- **Quelle**
* * *

Neben Downey Jr. ist es Ben Kingsley als der Mandarin, der eine Gelegenheit zum Brillieren erhält. Unter allen bisherigen Bösewichten der Iron-Man-Reihe, macht der Oscarpreisträger mit Abstand den besten Eindruck (wobei die Messlatte hier nicht sonderlich hoch liegt). Der seit Jahren gerne als Bösewicht besetzter Kingsley (Prince of Persia, Der Diktator, Lucky Number Slevin), schafft es dennoch ungekannte Seiten in seiner Rolle zum Vorschein zu bringen und geht in der Rolle voll auf. Der Moment, in dem der große Masterplan des Bösewichts enthüllt wird, wird vielen Zuschauern gut im Gedächtnis bleiben.
Der Rest der Besetzung kann gut mithalten und niemand sticht negativ heraus wie Sam Rockwell in Iron Man 2. Gwyneth Paltrows Chemie mit Downey Jr. ist immer noch spürbar und die beiden gehören mit Sicherheit zu einem der besten und stimmigsten Paare in der langen Geschichte von Comicbuchverfilmungen. Don Cheadles Part wirkt verglichen zum ersten Sequel etwas reduziert, doch der Schlagabtausch zwischen ihm und Downey Jr. erinnert in seinen besten Momenten an Gibson und Glover aus Shane Blacks Lethal Weapon (ich vermisse trotzdem Terrence Howard). Guy Pearce als ein genialer Wissenschaftler und Geschäftsmann, den Tony vor langer Zeit abblitzen ließ, bildet den Gegenpart zu Tony Stark so gut, wie Sam Rockwells Justin Hammer es hätte tun sollen. Lediglich Rebecca Hall wirkt in ihrer Rolle von Starks früherer Affäre, deren Erfindung eine große Rolle in den Geschehnissen spielt, arg unterfordert.

* * *

Räumliche Fragen zu Bildern
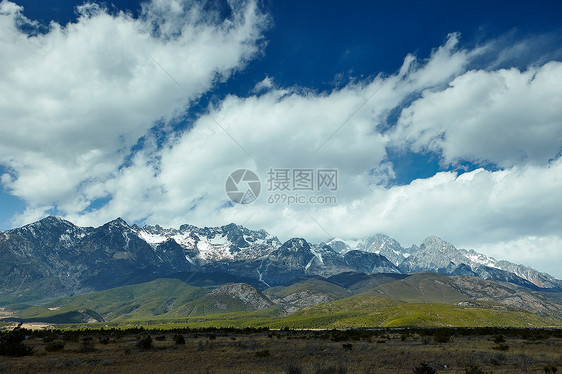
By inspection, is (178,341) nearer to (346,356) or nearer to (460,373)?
(346,356)

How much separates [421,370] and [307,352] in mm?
14532

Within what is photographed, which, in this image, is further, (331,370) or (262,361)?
(262,361)

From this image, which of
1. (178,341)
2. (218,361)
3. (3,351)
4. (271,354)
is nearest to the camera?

* * *

- **Zielsetzung 1**
Übertragen Sie aus der Iron-Man-Filmkritik wörtlich alles von „Neben Downey Jr.“ bis hinunter zu „im Gedächtnis bleiben.“.
- **Zielsetzung 2**
Welche Rolle verkörpert Guy Pearce laut der Iron-Man-Filmkritik?
- **Zielsetzung 3**
Führen Sie die Iron-Man-Filmkritik im Anschluss an ihren letzten Satz weiter.

- **Lösung 1**
Neben Downey Jr. ist es Ben Kingsley als der Mandarin, der eine Gelegenheit zum Brillieren erhält. Unter allen bisherigen Bösewichten der Iron-Man-Reihe, macht der Oscarpreisträger mit Abstand den besten Eindruck (wobei die Messlatte hier nicht sonderlich hoch liegt). Der seit Jahren gerne als Bösewicht besetzter Kingsley (Prince of Persia, Der Diktator, Lucky Number Slevin), schafft es dennoch ungekannte Seiten in seiner Rolle zum Vorschein zu bringen und geht in der Rolle voll auf. Der Moment, in dem der große Masterplan des Bösewichts enthüllt wird, wird vielen Zuschauern gut im Gedächtnis bleiben.

- **Lösung 2**
Einen genialen Wissenschaftler und Geschäftsmann, den Tony vor langer Zeit abblitzen ließ.

- **Lösung 3**
Bei all dem wohlverdienten Lob, muss aber auch erwähnt werden, dass Iron Man 3 weit davon entfernt ist, ein perfekter Film zu sein. Einerseits meistert Black die Balance aus Comedy und Action gut. Der Angriff auf Starks Anwesen ist ein atemberaubender Anblick, in dem alles an visuellen Effekten aufgefahren wird. Das 3D ist dabei allerdings keine Erwähnung wert. Black gibt Stark auch die Charaktermomente, die in Teil 2 gefehlt haben, doch andererseits sorgt gerade das im Mittelteil des Films für einige Längen, wenn Tony die Puzzleteile zusammenzusetzen versucht, um ein Geheimnis zu enthüllen, das die Zuschauer bereits (teilweise) begriffen haben. Starks Zwischenstopp in einer Kleinstadt, in der er gezwungen ist, die Hilfe eines altklugen Jungen (Ty Simpkins) in Anspruch zu nehmen, ist zwar dank Black und Downey Jr. nicht so zuckersüß, wie sie hätte sein können, man hätte aber auch gut darauf verzichten können. Ein weiteres, nicht zu überdeckendes Problem, sind die zahlreichen Inkonsistenzen der Handlung, die sich gegen Ende häufen. Da es sich hierbei jedoch um wichtige Handlungselemente handeln, die nicht verraten werden sollen, kann ich nicht ausführlich darauf eingehen. Nur so viel sei gesagt – die Superwaffe des Bösewichts wird die eine oder andere Augenbraue hochgehen lassen. Schließlich bleibt natürlich auch die Frage, die man sich nach The Avengers bei den meisten Alleinauftritten der Marvel-Superhelden stellen wird: wieso greift nicht zumindest S.H.I.E.L.D. um Nick Fury, Black Widow und Captain America Tony unter die Arme, wenn die Gefahr so groß ist?
Gleichzeitig begrüße ich aber Letzteres. Iron Man 2 wirkte mehr wie eine Überleitung zu The Avengers denn wie ein eigenständiger Iron-Man-Streifen. Das vermeidet Black (der das Drehbuch gemeinsam mit Drew Pearce schrieb) komplett und konzentriert sich voll und ganz auf Iron Man. Natürlich ist es schwer, die Existenz der anderen Superhelden zu ignorieren. Black macht das Bestmögliche daraus: auch wenn die oben genannte Frage nicht beantwortet wird im Film, erkennt Iron Man 3 die Existenz der Avengers und die Ereignisse des vorherigen Film an und scheut sich nicht davor, diese immer wieder anzusprechen. Sogar die Marvel-übliche nach-dem-Abspann-Szene wird zum ersten Mal nicht als Verweis auf den nächsten Marvel-Film, sondern für einen amüsanten Gastauftritt genutzt.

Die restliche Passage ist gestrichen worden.